During training, all token predictions in a sequence can be computed in parallel because the true sequence is known. A causal mask prevents information leakage from future tokens.

During generation, tokens must be produced sequentially. The model cannot generate token $t+1$ before token $t$ exists.

This creates an inference bottleneck.

To improve generation speed, systems use techniques such as:

| Technique | Purpose |
|---|---|
| KV caching | Reuse previous attention keys and values |
| Speculative decoding | Draft multiple tokens with a smaller model |
| Quantization | Reduce memory bandwidth and compute cost |
| Batching | Serve multiple requests together |
| Tensor parallelism | Split computation across devices |

Autoregressive models are therefore easy to train in parallel but relatively expensive to decode one token at a time.

### Autoregressive Modeling Beyond Text

Autoregressive modeling applies to any data that can be represented as a sequence.

Examples include:

| Domain | Sequence elements |
|---|---|
| Text | Tokens, subwords, bytes |
| Audio | Samples, frames, codes |
| Images | Pixels, patches, discrete visual tokens |
| Video | Frames, patches, latent codes |
| Code | Tokens |
| Actions | Control commands |
| Molecules | Atoms or string tokens |

For images, an autoregressive model might generate pixels or patches in raster order.

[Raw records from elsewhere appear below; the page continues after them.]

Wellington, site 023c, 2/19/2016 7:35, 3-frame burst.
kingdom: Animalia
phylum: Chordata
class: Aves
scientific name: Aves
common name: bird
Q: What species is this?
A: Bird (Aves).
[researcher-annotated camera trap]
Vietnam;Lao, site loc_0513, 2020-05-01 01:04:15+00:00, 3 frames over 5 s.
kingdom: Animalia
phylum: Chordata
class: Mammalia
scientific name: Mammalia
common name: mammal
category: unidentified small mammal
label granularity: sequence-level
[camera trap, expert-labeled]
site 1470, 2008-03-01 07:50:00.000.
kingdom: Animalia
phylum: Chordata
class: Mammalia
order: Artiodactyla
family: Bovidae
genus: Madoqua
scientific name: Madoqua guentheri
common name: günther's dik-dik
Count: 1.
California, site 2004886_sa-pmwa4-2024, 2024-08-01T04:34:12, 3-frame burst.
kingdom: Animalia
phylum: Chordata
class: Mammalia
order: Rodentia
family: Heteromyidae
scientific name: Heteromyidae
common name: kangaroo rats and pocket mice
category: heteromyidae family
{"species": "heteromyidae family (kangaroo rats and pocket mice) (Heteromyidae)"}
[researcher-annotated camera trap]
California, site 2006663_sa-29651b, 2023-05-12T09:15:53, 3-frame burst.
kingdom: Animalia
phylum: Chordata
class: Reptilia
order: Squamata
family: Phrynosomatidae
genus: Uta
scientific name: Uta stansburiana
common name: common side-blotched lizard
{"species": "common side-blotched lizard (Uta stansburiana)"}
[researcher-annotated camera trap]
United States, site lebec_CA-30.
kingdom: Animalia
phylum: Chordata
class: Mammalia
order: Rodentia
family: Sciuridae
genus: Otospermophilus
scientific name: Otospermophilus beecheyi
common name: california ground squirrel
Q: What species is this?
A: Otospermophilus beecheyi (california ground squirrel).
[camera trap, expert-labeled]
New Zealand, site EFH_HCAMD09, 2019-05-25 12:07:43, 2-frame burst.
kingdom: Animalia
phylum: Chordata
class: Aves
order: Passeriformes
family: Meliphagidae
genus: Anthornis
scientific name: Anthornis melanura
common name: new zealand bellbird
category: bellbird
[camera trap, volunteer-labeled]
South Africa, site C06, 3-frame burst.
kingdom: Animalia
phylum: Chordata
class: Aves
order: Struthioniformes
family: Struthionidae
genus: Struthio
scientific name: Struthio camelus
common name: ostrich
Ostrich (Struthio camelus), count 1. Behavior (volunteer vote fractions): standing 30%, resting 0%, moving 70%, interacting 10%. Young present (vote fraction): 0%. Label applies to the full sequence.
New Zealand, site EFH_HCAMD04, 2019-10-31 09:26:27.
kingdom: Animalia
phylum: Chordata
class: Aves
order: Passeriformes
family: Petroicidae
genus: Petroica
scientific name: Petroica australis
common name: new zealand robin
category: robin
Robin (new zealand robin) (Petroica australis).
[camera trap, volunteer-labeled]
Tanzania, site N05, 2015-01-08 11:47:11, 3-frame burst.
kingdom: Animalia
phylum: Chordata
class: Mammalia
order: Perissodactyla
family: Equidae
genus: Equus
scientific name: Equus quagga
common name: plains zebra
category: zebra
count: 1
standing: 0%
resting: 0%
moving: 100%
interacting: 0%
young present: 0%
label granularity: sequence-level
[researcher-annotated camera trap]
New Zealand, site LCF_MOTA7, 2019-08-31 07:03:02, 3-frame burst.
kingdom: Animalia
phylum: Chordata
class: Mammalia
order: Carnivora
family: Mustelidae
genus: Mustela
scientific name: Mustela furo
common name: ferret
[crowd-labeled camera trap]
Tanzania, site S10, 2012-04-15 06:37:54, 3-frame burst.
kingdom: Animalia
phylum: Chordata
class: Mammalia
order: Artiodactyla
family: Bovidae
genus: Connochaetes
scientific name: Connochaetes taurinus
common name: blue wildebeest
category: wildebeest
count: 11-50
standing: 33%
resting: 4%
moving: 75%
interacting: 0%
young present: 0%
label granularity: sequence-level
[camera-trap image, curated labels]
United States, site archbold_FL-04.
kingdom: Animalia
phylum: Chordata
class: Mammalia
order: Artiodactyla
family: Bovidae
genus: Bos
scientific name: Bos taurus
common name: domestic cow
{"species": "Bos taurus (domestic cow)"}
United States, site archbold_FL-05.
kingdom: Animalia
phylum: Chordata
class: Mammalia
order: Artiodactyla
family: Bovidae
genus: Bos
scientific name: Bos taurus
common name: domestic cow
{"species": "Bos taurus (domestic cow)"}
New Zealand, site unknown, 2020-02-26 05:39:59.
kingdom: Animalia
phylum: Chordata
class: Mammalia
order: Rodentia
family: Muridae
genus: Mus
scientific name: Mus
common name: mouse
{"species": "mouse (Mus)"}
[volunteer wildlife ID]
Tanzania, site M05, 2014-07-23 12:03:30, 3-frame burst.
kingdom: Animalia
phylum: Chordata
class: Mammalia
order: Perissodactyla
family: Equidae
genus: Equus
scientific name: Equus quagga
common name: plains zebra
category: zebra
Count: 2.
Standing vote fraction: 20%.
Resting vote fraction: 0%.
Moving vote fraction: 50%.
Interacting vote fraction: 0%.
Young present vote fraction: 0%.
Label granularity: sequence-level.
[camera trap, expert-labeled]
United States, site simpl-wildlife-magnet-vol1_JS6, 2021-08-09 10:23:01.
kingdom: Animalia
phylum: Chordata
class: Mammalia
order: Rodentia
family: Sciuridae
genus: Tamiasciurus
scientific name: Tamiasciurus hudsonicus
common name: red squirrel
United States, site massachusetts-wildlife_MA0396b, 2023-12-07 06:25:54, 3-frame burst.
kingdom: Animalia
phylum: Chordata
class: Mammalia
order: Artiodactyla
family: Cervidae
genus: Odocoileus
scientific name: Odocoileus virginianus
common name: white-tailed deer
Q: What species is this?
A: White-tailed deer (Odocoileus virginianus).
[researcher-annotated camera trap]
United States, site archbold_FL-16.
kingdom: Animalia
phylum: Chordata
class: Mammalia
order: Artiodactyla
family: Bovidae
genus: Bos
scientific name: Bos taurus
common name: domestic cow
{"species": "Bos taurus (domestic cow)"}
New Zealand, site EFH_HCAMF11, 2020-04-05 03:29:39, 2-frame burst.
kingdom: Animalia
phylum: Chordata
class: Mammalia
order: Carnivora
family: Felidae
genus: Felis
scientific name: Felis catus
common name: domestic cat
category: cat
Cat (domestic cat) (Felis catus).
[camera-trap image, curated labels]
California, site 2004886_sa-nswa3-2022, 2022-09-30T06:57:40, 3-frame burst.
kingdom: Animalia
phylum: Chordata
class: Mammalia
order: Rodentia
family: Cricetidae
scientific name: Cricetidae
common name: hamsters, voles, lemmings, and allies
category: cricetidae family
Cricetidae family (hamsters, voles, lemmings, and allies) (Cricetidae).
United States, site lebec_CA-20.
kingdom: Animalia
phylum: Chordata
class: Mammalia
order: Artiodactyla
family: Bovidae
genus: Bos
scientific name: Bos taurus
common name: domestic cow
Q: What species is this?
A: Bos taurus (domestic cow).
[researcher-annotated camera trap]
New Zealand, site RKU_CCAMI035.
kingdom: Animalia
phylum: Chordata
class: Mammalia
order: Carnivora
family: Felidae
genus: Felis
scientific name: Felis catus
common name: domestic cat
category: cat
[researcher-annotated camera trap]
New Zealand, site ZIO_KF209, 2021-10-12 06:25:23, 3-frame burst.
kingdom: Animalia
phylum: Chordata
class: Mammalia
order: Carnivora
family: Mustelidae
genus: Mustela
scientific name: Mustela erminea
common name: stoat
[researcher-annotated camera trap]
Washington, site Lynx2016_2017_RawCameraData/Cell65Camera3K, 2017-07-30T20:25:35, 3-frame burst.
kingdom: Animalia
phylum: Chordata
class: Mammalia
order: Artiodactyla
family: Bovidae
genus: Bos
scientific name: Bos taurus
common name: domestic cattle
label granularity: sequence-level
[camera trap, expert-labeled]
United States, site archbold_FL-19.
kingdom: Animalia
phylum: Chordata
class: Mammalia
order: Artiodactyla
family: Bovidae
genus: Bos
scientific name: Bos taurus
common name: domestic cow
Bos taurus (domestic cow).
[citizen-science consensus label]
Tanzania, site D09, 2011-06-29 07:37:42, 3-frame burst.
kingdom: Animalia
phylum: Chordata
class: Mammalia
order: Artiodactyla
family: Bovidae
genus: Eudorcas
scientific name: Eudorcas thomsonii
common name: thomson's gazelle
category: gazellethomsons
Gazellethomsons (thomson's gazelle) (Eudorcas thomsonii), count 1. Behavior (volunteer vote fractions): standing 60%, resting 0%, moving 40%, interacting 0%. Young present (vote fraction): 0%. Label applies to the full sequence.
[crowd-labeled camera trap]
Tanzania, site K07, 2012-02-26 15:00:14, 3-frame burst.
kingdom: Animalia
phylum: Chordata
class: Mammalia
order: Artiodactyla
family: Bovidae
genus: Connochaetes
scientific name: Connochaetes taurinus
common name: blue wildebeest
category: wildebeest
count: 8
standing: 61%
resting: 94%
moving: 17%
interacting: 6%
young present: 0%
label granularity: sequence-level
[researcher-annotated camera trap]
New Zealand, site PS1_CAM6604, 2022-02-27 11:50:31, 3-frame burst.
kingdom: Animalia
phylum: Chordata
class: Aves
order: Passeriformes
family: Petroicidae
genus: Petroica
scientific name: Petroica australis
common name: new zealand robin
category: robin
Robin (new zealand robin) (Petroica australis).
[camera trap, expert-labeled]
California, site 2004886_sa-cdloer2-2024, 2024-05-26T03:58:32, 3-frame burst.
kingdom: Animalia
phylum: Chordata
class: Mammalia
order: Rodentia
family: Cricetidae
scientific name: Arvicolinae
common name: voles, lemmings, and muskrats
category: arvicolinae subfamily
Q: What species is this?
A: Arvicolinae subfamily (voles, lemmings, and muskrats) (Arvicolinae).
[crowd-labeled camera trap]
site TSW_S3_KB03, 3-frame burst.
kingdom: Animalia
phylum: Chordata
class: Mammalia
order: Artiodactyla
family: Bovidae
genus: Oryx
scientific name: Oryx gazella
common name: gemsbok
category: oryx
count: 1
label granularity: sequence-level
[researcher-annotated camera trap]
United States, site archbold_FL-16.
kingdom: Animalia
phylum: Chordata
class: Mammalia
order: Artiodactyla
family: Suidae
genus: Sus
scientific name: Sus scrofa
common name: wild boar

For audio, it might generate waveform samples or compressed audio tokens. For multimodal systems, the model may generate text conditioned on image, audio, or video embeddings.

The essential structure remains the same:

$$
p(x_{1:T}) =
\prod_{t=1}^{T}
p(x_t \mid x_{1:t-1}).
$$

### Strengths and Limitations

Autoregressive modeling has several strengths.

It gives a valid probability distribution over sequences. It supports open-ended generation. It is compatible with maximum likelihood training. It scales well with transformers. It naturally handles variable-length outputs.

It also has limitations.

Generation is sequential. Long outputs are expensive. Errors can accumulate. The model can overfit to local next-token prediction while failing at long-horizon planning. It can produce fluent text without grounded truth. It can be sensitive to decoding settings.

Modern language models address these limitations with larger context windows, retrieval, tool use, preference optimization, inference-time search, and external verification.

Autoregressive modeling remains the central foundation for GPT-style language models. Its power comes from a simple training signal repeated at enormous scale: predict the next token.